◆ Texte source:

***

Le travail de l’auteur est celui d’une amplification de sa contemporanéité. La problématique de la domination des corps se mêle à celle d’un « cataclysme érigé en institution dans toutes les sociétés industrielles, tuant chaque année des milliers de personnes et en blessant des millions »[66] [66] Ibid. . Dans les mots de Ballard se niche une réflexion sur la voiture comme icône, déployée par les moyens de la littérature :

Pendant le trajet de retour de l’hôpital, j’avais constaté avec surprise que la physionomie de l’automobile s’était considérablement transformée à mes yeux. C’était presque comme si mon accident en avait d’un coup révélé la vraie nature. Le front appuyé contre la glace arrière du taxi, je ressentais un frisson d’excitation à l’approche du flot de trafic sur les échangeurs de Western Avenue.[77] [77] J.G. Ballard, Crash !, dans ibid., p. 74.

Le socle de la fiction de Crash ! – une sortie de route un soir pluvieux de juin – est une ouverture à une perception particulière de la figure de la voiture pour le personnage central, qui construit le récit à la première personne, et pour le lecteur qui en fait l’expérience. L’évènement de la destruction de l’objet est une révélation et nourrit le mécanisme de la fétichisation de la marchandise : l’automobile et ses formes – courbes, vitres, parois, textures – deviennent source d’attraction physique exclusive tandis que le désir se meurt ailleurs : « Bizarrement, nos intermèdes sexuels se déroulaient toujours dans ma voiture. Chez elle, dans sa vaste chambre à coucher, je n’arrivais même pas à bander. »[88] [88] Ibid., p. 111.

***

◆ Travail demandé:
1. D'après le texte sur Crash ! de Ballard, quel événement constitue le socle de cette fiction ?
2. Prolongez le texte sur Crash ! de Ballard en reprenant après sa dernière phrase.

***

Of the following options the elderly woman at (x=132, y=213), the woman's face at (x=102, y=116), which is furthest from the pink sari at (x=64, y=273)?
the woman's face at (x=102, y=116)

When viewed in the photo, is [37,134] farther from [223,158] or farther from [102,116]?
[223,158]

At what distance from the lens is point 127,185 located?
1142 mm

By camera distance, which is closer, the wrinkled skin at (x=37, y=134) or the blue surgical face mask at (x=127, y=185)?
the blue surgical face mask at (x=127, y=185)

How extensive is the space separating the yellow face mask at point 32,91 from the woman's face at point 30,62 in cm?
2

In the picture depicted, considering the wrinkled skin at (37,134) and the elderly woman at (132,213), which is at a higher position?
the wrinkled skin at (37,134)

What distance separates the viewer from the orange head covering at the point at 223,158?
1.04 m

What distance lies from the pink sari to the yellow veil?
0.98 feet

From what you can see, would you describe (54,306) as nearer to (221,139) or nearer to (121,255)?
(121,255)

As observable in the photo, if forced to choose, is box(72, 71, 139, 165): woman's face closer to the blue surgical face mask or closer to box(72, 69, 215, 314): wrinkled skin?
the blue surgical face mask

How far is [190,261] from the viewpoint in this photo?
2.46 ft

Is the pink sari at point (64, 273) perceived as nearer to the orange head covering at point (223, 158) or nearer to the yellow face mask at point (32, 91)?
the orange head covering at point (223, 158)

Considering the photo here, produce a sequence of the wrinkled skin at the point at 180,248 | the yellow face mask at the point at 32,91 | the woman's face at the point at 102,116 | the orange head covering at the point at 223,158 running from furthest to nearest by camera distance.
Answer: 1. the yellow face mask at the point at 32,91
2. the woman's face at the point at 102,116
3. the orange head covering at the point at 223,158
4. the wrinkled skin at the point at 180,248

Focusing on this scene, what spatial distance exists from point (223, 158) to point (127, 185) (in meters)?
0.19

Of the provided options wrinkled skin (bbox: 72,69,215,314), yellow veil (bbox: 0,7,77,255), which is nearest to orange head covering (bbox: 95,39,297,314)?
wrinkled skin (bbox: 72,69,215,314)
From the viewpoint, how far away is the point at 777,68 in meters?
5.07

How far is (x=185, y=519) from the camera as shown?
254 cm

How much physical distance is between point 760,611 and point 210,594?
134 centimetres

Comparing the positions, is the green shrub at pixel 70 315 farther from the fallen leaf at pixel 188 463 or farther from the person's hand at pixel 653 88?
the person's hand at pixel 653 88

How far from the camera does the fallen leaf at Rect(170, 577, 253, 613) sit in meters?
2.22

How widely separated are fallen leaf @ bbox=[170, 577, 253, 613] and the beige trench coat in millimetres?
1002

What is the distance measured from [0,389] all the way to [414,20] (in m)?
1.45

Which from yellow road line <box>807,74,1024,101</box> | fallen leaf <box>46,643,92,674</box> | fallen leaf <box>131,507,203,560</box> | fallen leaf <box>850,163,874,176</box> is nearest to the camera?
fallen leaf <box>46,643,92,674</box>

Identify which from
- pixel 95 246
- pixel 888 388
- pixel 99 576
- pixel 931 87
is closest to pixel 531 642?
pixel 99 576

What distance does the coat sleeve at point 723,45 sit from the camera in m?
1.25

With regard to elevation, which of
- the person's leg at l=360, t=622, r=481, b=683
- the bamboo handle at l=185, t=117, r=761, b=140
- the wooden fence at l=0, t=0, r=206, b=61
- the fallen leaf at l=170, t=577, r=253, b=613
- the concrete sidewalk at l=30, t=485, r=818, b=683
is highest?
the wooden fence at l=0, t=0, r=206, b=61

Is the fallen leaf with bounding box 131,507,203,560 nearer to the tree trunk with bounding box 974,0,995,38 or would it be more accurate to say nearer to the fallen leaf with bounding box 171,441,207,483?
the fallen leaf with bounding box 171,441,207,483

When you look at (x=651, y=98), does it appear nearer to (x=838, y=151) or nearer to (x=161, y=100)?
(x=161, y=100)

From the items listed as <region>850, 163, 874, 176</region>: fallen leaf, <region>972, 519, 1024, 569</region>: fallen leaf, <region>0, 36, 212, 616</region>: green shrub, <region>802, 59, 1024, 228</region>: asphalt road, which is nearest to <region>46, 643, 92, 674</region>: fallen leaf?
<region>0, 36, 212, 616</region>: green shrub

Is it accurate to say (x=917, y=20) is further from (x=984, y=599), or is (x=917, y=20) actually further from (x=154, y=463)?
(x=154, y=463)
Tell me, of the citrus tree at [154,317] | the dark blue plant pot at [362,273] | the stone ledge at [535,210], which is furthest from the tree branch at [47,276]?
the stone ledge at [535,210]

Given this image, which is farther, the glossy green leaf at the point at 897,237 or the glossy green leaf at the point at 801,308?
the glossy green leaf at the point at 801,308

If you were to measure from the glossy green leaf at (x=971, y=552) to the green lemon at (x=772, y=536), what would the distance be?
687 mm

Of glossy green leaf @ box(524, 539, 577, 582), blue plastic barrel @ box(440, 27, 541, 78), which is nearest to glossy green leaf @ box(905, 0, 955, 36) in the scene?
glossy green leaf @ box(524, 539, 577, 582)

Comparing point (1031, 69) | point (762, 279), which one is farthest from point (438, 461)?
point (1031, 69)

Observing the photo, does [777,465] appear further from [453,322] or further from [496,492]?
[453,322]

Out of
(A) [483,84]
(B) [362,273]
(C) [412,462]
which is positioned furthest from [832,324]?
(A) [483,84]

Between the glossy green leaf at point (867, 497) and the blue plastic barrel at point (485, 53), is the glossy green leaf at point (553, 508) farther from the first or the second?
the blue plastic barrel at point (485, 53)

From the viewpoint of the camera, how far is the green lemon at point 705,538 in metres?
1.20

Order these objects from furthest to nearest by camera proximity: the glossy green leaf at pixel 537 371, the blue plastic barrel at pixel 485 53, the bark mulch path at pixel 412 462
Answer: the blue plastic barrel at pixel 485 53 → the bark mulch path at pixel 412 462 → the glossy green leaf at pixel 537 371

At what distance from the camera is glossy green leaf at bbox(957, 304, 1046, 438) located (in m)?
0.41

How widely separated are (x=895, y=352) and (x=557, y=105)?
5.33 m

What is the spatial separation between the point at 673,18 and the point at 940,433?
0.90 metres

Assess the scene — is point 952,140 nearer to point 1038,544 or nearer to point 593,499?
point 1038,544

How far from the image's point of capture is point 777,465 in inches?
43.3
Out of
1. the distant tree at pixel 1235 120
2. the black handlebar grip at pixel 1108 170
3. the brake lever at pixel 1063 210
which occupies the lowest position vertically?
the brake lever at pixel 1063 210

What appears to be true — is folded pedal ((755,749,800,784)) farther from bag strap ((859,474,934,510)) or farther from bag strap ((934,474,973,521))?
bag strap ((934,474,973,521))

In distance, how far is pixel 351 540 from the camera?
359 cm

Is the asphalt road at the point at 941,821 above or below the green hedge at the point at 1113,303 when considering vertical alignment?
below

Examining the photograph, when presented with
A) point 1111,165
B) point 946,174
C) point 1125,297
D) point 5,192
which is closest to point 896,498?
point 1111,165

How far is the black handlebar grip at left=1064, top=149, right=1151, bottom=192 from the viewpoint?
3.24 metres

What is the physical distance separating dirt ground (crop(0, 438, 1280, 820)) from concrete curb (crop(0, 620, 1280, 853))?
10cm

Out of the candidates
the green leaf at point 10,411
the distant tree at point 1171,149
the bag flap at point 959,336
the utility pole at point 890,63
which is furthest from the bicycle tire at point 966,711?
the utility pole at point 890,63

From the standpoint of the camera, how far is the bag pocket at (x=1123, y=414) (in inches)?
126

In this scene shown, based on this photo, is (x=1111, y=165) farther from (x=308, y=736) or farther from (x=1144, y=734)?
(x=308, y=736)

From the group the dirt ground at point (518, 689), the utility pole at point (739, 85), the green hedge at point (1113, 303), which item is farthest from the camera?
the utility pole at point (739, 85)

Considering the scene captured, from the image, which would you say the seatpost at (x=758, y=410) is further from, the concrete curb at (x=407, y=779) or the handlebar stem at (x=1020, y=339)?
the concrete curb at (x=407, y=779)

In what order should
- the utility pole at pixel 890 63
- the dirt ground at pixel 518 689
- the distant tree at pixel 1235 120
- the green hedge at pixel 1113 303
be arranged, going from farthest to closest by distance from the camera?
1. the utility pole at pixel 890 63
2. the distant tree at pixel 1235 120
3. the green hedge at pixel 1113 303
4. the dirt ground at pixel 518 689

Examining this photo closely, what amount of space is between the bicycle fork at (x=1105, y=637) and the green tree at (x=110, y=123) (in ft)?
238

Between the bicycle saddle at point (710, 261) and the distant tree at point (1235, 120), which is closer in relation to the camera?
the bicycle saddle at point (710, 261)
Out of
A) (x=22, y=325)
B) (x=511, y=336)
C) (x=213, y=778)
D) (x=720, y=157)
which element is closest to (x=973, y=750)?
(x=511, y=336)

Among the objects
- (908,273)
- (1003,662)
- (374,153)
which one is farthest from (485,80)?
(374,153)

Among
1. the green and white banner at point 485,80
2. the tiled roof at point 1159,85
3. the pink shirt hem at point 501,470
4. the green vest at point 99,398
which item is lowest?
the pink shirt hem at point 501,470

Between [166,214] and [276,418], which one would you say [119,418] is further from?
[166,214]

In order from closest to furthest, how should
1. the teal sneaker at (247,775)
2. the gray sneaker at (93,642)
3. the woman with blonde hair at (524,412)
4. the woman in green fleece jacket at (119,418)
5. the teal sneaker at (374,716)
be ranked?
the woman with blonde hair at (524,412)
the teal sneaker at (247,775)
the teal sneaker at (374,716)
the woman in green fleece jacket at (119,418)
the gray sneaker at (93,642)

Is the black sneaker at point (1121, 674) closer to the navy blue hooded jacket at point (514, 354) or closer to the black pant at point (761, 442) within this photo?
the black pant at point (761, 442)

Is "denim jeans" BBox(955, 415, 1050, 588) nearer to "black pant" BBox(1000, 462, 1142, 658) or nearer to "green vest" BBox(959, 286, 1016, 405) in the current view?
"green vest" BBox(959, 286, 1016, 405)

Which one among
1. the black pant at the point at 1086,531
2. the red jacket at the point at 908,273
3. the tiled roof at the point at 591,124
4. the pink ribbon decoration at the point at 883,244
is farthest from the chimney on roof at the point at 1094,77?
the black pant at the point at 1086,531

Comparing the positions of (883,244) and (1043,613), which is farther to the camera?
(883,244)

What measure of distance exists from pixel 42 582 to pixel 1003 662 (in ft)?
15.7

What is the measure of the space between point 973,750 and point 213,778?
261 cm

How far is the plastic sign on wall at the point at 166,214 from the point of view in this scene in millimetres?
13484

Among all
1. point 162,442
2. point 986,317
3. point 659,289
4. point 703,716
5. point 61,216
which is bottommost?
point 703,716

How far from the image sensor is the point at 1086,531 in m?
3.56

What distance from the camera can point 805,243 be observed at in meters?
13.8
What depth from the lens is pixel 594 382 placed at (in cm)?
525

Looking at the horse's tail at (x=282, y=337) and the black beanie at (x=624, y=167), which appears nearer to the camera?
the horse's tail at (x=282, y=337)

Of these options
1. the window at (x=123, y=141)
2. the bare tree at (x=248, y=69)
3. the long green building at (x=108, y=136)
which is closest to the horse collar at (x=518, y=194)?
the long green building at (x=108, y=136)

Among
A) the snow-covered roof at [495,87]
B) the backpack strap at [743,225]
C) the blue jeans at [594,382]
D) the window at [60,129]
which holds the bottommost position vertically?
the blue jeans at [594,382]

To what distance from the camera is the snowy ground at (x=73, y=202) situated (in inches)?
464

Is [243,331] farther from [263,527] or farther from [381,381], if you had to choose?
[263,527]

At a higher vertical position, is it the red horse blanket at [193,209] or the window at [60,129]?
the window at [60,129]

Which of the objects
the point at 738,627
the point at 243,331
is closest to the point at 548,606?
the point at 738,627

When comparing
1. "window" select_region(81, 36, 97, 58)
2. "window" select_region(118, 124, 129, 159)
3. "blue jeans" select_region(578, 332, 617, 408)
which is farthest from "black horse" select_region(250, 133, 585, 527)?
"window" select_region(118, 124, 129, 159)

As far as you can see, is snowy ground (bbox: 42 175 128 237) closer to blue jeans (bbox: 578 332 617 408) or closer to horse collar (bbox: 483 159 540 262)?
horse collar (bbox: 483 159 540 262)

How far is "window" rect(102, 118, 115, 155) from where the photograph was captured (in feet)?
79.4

***

◆ Corrigé:
1. Une sortie de route un soir pluvieux de juin.

2.
La question de la construction des images est intrinsèque au roman de Ballard, qui offre son nom au protagoniste :

Plus tard, dans l’après-midi, j’ai pensé au corps estropié de Gabrielle en observant par-dessus l’épaule de la maquilleuse la silhouette, infiniment plus séduisante et soignée, de l’actrice installée au volant de la Citroën défoncée. À quelques pas de là, les techniciens du son et de l’image la contemplaient comme les témoins d’un accident réel. [99] [99] Ibid., p. 142.

La porosité des frontières entre la représentation médiatique et le monde environnant s’inscrit au cœur de la dramaturgie tout autant qu’elle surgit à l’esprit de celui qui lit. Le personnage nommé Ballard travaille au sein du roman dans un studio de télévision, tandis que Vaughan, « l’ange maudit des autoroutes »[1010] [1010] Ibid., p.113. autour duquel se forme la communauté des rescapés, photographie et reconstitue des accidents, tout en fantasmant une collision définitive avec l’actrice Elisabeth Taylor qu’il prépare avec un soin particulier.

De fait, Crash ! constitue l’une des pierres angulaires de l’œuvre de Jean Baudrillard Simulacres et simulation (1981). On se souvient que ce fameux ouvrage s’ouvrait par une fable borgésienne, celle où des lambeaux d’une carte à échelle 1/1 sont disséminés çà et là à travers le monde. Elle annonçait la grande hypothèse inhérente à l’entièreté de l’œuvre du penseur :

Aujourd’hui l’abstraction n’est plus celle de la carte, du double, du miroir ou du concept. La simulation n’est plus celle d’un territoire, d’un être référentiel, d’une substance. Elle est la génération par les modèles d’un réel sans origine ni réalité : hyperréel. Le territoire ne précède plus la carte, ni ne lui survit. C’est désormais la carte qui précède le territoire – précession des simulacres –, c’est elle qui engendre le territoire, et, s’il fallait reprendre la fable, c’est aujourd’hui le territoire dont les lambeaux pourrissent lentement sur l’étendue de la carte.[1111] [1111] Jean Baudrillard, Simulacres et simulation, Galilée, 1981, p. 10.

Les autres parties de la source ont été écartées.